Start of Document segment
How does one describe the wavefunction for the π-complex formed from PhNHOPh?

Although have dealt with the π-complex formed by protonation of PhNHOPh in several posts, there was one aspect that I had not really answered; what is the most appropriate description of its electronic nature? Here I do not so much provide an answer, as try to show how difficult getting an accurate answer might be.

pi-complex

In an earlier post, I had shown how an in-phase combination of the HOMO of the anion 1 with the LUMO of the cation 2 led to an occupied molecular orbital for the complex (below, left). An out-of-phase combination of these two gives instead the LUMO of the π-complex (below, right). It might seem as if a pair of electrons would like to occupy the first of these, and indeed a wavefunction constructed on this basis (using this occupancy as the single reference; indeed only state) resulted in the conclusion that the complex was aromatic. The diatropicity (~magnetic aromaticity) was strongest in the region between the two stacked rings, and the individual rings themselves had lost their local aromaticity. One might then infer that a wavefunction constructed by populating the LUMO below would in fact rearrange the aromaticity, returning this property back to the two individual rings. There would in fact be apparently nothing to keep the rings stacked, and so in the limit this wavefunction would correspond to a biradical (both states would be degenerate and hence have one electron in each). 

The HOMO. Click for  3D.

The π-complex HOMO. Click for 3D.

LUMO. Click for 3D

The π-complex LUMO. Click for 3D

So where along this spectrum of possible interpretations does a more realistic wavefunction settle? To answer this question, we must optimise the self-consistent field describing the electronic structure using BOTH electronic configurations (as a first approximation). This method is known as a multi-reference configuration interaction or CASSCF (complete active space self-consistent field) approach. Technically, the variation principle of minimising the electronic energy is applied to all the eigenvalues of the CI matrix, and not just the single reference state as is normally done. The simplest approach to the molecule above is to consider the active space as just the two orbitals above (the inactive space is represented by all the remaining doubly occupied and unoccupied orbitals), resulting in a CI determinant with three solutions (two electrons in the HOMO, two electrons on the LUMO and one electron in each). One would then use the energy computed from this multi-reference solution to re-optimise the geometry of the π-complex. This would then surely be a “better” description of the wavefunction for this molecule. Or would it? Well, this is what happened when I tried.

  1. I took the geometry previously found for the π-complex (it is pertinent that this was obtained using a density functional method with inclusion of dispersion attractions; ωB97XD/6-311(d,p)/SCRF=water) and ran a CASSCF(2,2) calculation at that geometry (and retaining the solvent field). This means an active space of two orbitals (the two shown above) populated with two electrons in three different configurations. The answer came out that the lowest energy solution (eigenvalue) of the CI matrix had eigenvectors corresponding to 0.94 (two electrons in the HOMO) and -0.34 (two electrons in the LUMO). This translates to an electronic population of 1.77 electrons in the former and 0.23 electrons in the latter. So this molecule shows some noticeable multi-reference character. In that it resembles for example, ozone. Such molecules are often described as awkward, since the simple molecular orbital picture which we use when thinking about doubly occupied orbitals is clearly only an approximation (in this case 1.77 rather than 2.0). We often sweep this thought under the carpet.
End of Document segment
- **Tasks for this exercise**:
1. In the post on the wavefunction of the PhNHOPh π-complex, what electronic population did the CASSCF(2,2) calculation give for the HOMO?
2. Carry on the post about the PhNHOPh π-complex wavefunction from the point where it stops.
Start of Provided material
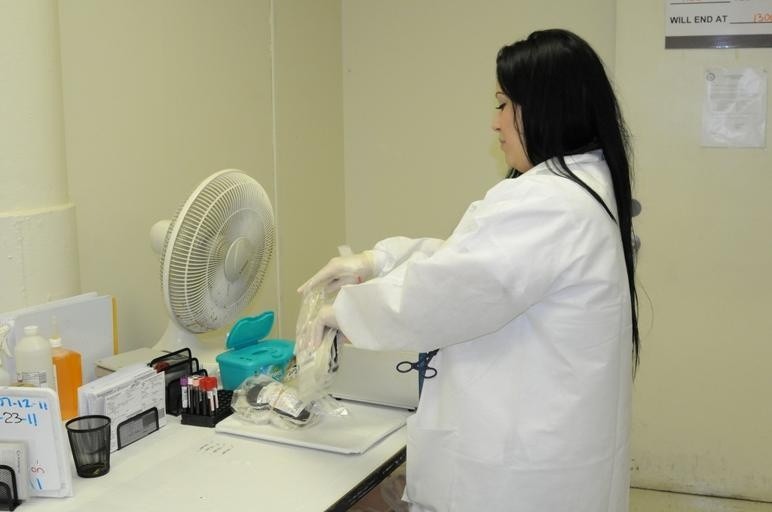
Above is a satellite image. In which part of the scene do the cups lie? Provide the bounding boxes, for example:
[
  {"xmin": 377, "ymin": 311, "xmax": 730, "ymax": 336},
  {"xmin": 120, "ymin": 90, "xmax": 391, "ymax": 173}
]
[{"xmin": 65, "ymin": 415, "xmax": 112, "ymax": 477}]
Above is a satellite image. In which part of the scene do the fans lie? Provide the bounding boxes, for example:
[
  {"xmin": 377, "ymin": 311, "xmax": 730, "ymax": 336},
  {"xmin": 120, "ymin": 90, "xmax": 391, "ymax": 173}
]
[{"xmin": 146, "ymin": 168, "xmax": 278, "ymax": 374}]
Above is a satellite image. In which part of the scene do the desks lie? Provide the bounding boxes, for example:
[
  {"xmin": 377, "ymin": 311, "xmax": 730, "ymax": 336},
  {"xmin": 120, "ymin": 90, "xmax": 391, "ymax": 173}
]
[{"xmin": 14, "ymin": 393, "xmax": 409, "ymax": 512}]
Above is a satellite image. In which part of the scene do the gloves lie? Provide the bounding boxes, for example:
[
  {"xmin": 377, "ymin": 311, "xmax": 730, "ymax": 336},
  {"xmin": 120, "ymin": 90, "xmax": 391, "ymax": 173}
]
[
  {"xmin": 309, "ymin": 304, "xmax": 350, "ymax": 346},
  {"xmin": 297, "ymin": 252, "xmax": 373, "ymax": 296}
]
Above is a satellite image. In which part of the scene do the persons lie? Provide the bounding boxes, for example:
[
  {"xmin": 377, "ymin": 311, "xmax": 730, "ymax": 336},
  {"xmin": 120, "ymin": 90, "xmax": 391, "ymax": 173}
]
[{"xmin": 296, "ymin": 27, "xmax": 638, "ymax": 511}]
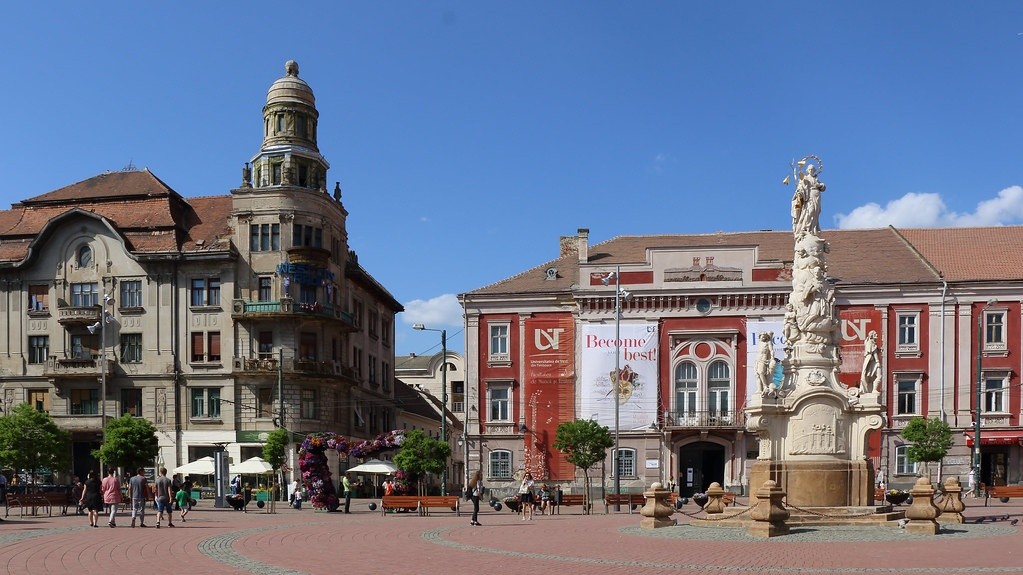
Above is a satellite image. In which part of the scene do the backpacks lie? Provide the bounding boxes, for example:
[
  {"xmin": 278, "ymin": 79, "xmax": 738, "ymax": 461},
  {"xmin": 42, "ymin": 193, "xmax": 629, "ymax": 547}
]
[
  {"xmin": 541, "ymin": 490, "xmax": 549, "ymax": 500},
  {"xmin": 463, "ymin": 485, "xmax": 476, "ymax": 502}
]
End of Provided material
Start of Provided material
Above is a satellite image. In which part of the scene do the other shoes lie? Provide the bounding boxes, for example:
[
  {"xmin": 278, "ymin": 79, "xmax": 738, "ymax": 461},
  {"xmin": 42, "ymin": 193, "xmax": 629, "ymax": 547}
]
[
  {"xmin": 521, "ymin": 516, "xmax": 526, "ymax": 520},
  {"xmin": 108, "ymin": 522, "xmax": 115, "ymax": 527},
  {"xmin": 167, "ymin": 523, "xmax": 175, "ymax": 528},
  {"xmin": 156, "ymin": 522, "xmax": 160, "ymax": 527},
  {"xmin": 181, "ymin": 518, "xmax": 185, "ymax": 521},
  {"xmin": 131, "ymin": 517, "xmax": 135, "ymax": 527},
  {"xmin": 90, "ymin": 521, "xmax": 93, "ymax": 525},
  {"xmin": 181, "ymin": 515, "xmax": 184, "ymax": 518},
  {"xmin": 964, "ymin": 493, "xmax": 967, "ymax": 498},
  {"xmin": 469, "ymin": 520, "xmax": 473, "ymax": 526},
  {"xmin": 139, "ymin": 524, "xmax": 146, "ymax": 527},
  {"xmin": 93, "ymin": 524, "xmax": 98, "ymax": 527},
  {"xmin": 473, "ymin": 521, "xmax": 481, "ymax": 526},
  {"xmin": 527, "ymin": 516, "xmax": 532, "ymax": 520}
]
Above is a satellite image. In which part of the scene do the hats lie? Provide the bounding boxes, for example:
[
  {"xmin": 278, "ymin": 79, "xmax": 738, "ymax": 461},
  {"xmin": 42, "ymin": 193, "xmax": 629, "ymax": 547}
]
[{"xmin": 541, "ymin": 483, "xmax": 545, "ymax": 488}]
End of Provided material
- **Answers for the exercise**:
1. 1.77 electrons

2.
  2. I then tried to optimise the geometry of the complex using this new, improved electronic description. Well, slowly, the two rings drifted apart. Very slowly! Remember we have a complex hybrid method operating here; CASSCF(2,2)/6-311G(d,p) under the influence of a continuum solvent field for water (which appears necessary to attempt to describe the nature of two ion-pairs stacking on top of each other). The CI vectors crept towards 0.75 (HOMO) and -0.67 (LUMO), corresponding to electron occupancies of 1.11 and 0.89 (almost equal, i.e. a biradical) and close to the other extreme noted above. During this process, the energy dropped by about 10 kcal/mol. So is this a more realistic solution? 
  3. Well, we have to return to the difference between a density functional method with dispersion correction and CASSCF. The former attempts to allow for dynamic electron correlation, and this is particularly important for stacked π-rings. Getting the correct ring separation distance can only be achieved when such electron correlation is included; it is notably not obtained if a simple Hartree-Fock approach is used. CASSCF is a Hartree-Fock based method that captures the static electron correlation, but NOT that dynamic one.
  4. So this leads us to the next refinement, including CASSCF for static correlation and e.g. a method such as MP2 (CASPT2) to recover some dynamic correlation (and the dispersion attractions). This is tough for a molecule with 75 degrees of (geometrical) freedom, since one really needs analytical first derivatives of the energy to optimise the geometry. This combination (CASSCF, MP2, SCRF=water, analytical first derivatives) is not often found! And one I have not yet attempted to use.

What I did learn is that the balance between a mostly single-reference description of the wavefunction (occupancy of 2.0 in the HOMO above) and a multi-reference description (occupancy of 1.0 in the HOMO, 1.0 in the LUMO) is a fine one, and that balance can be perturbed by other effects, such as how one describes the correlation promoting π-stacking of the rings. And to be fair, I have not yet even found out if a CASSCF(2,2) is good enough. Perhaps it should be CASSCF(10,10), since we do have (at least) ten electrons that could populate our active space? 

Of course, there are many solutions to the above problem (and some might even solve the analytical first derivatives limitation noted above). So if any reader of this blog has knowledge/expertise of this type of calculation, it would be wonderful to know what the answer is for protonated PhNHOPh. It is such an innocent molecule, and yet it seems such a challenge to properly compute its geometry (and aromaticity).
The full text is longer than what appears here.